Mr. Guppy stares. Lady Dedlock sits before him looking him through, with the same dark shade upon her face, in the same attitude even to the holding of the screen, with her lips a little apart, her brow a little contracted, but for the moment dead. He sees her consciousness return, sees a tremor pass across her frame like a ripple over water, sees her lips shake, sees her compose them by a great effort, sees her force herself back to the knowledge of his presence and of what he has said. All this, so quickly, that her exclamation and her dead condition seem to have passed away like the features of those long-preserved dead bodies sometimes opened up in tombs, which, struck by the air like lightning, vanish in a breath.

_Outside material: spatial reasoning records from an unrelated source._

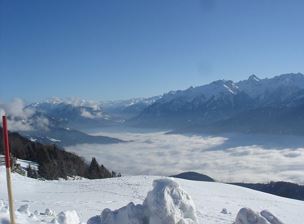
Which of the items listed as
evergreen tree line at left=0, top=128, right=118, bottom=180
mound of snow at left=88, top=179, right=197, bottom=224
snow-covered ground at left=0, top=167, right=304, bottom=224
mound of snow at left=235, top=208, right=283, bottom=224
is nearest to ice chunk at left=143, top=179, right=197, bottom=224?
mound of snow at left=88, top=179, right=197, bottom=224

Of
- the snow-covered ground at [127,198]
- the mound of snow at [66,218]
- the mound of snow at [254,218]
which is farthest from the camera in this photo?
the snow-covered ground at [127,198]

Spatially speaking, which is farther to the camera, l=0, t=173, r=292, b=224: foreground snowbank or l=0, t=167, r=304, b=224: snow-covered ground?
l=0, t=167, r=304, b=224: snow-covered ground

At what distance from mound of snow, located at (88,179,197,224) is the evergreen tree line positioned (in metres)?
58.2

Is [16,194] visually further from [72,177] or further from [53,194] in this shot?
[72,177]

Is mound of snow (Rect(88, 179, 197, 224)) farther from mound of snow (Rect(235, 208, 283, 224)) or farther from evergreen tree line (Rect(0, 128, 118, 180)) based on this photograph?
evergreen tree line (Rect(0, 128, 118, 180))

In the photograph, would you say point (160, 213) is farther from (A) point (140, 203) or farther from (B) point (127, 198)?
(B) point (127, 198)

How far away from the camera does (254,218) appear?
1647 cm

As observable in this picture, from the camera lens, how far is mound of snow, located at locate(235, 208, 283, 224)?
16.4 meters

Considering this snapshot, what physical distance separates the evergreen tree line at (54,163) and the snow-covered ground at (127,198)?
118ft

“Your ladyship is acquainted with the name of Hawdon?”
“I have heard it before.”
“Name of any collateral or remote branch of your ladyship’s family?”
“No.”
“Now, your ladyship,” says Mr. Guppy, “I come to the last point of the case, so far as I have got it up. It’s going on, and I shall gather it up closer and closer as it goes on. Your ladyship must know—if your ladyship don’t happen, by any chance, to know already—that there was found dead at the house of a person named Krook, near Chancery Lane, some time ago, a law-writer in great distress. Upon which law-writer there was an inquest, and which law-writer was an anonymous character, his name being unknown. But, your ladyship, I have discovered very lately that that law-writer’s name was Hawdon.”